__WHAT IS ASKED__
**a)** In the bike trip post, what did the riders decide to stuff the flat trailer tire with until they reached the bike shop?
**b)** Translate this sentence from the bike trip post into Spanish: "There were plenty of shrubs, trees, and birds tweeting away as we rode along the canyon walls by a river."

__DOCUMENT SECTION__
════════════════

Total miles biked: 84 miles from Dixie National Forest Campground to Cannonville, UT
“Life is either a great adventure or nothing.” – Helen Keller
*Delayed post due to no service*
As the title suggests, we had a handful of troubles today. Our first one could have been extremely disastrous, but we lucked out. About 10 miles away from our campground last night in Hanksville, Seth noticed the bike trailer I was pulling had a flat. We pulled over and investigated. Upon looking under the tire at the tube we both thought the entire tire was shredded.
Well, ordinarily this wouldn’t have been an issue, but before we left on this trip we had to downsize a little bit of our cargo and we mistakenly left behind 2 tires that had different valves than our bike tires. At the time we assumed they were just different valve tires and wouldn’t need them, but as we rode on our first day of the trip we realized they were our trailer tires. Now, we knew we had none of the tires for our trailer and we were 50 miles from the next bike shop. As I dialed for the bike shop (which didn’t work), Seth and I decided we would fill the tire with our socks, and if need be, our bread, until we got to that bike shop. So, I dialed the bike shop many times, and Seth began taking off the tire.
To our great relief, the shredding we were both looking at happened to be a tire liner made out of rubber, something we were unaccustomed to. Our tire just happened to have a small hole in it, so we patched it up and were on our way under the perfect overcast for today.
We rode through Capitol Reef National Park, which appeared to be like a ‘desert rainforest’. There were plenty of shrubs, trees, and birds tweeting away as we rode along the canyon walls by a river. As Seth said, “It’s like we’re on another planet”. At this point, the overcast was still thick.

════════════════

__DATA SHOWN__
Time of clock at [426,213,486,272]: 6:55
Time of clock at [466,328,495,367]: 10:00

════════════════

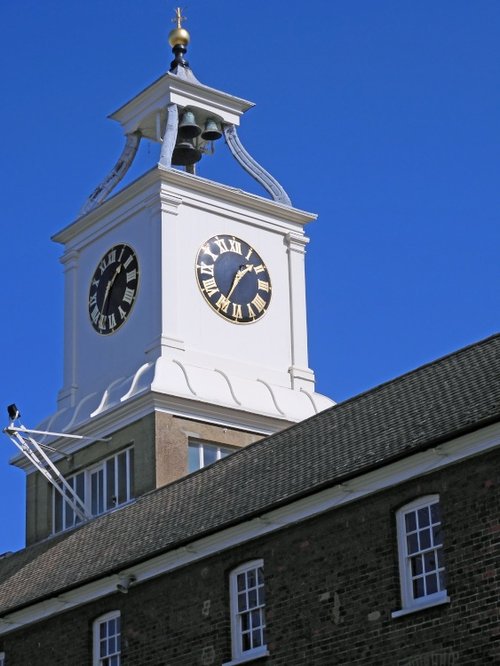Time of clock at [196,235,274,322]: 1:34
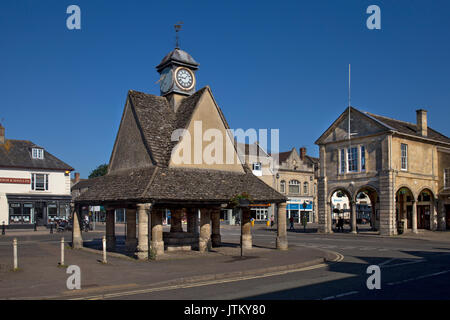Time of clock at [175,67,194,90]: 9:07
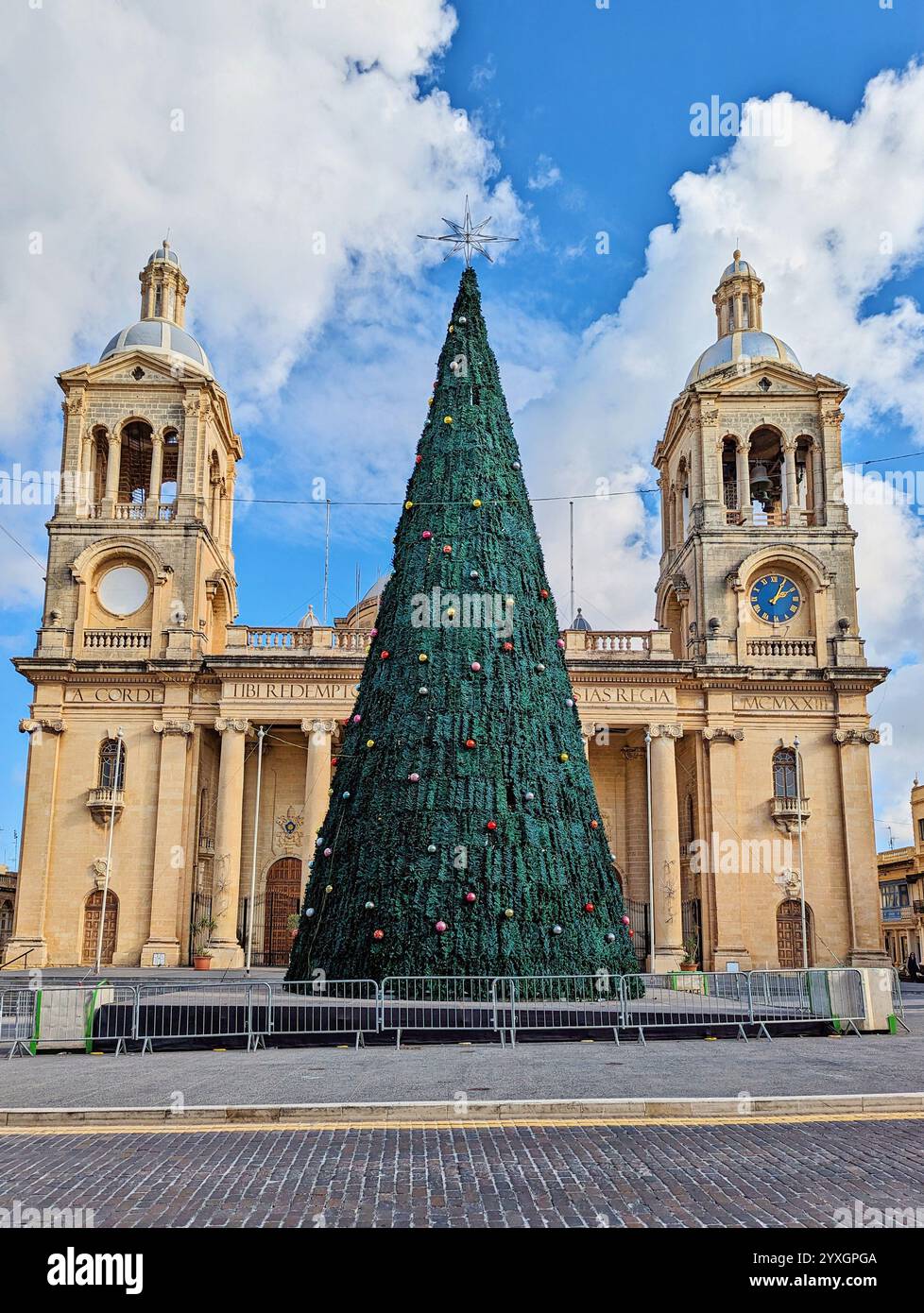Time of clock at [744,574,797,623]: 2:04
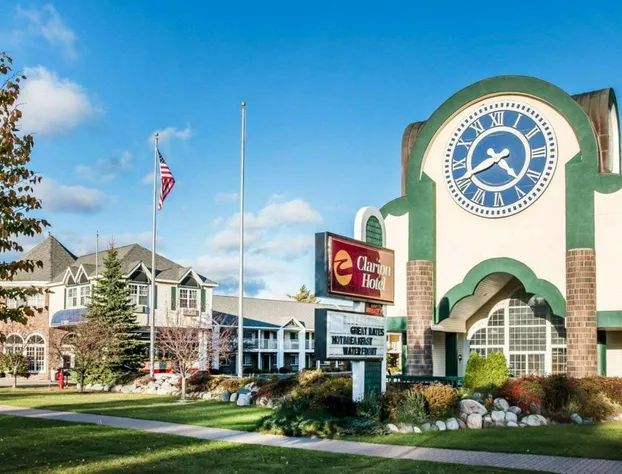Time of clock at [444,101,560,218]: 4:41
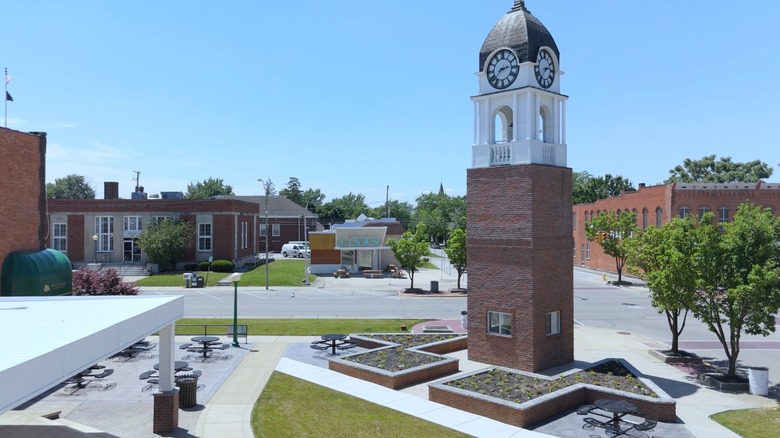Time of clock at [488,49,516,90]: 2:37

════════════════

__THE RESULTS__
**a)** Their socks, and their bread if needed.

**b)** Había muchos arbustos, árboles y pájaros trinando mientras recorríamos en bicicleta las paredes del cañón junto a un río.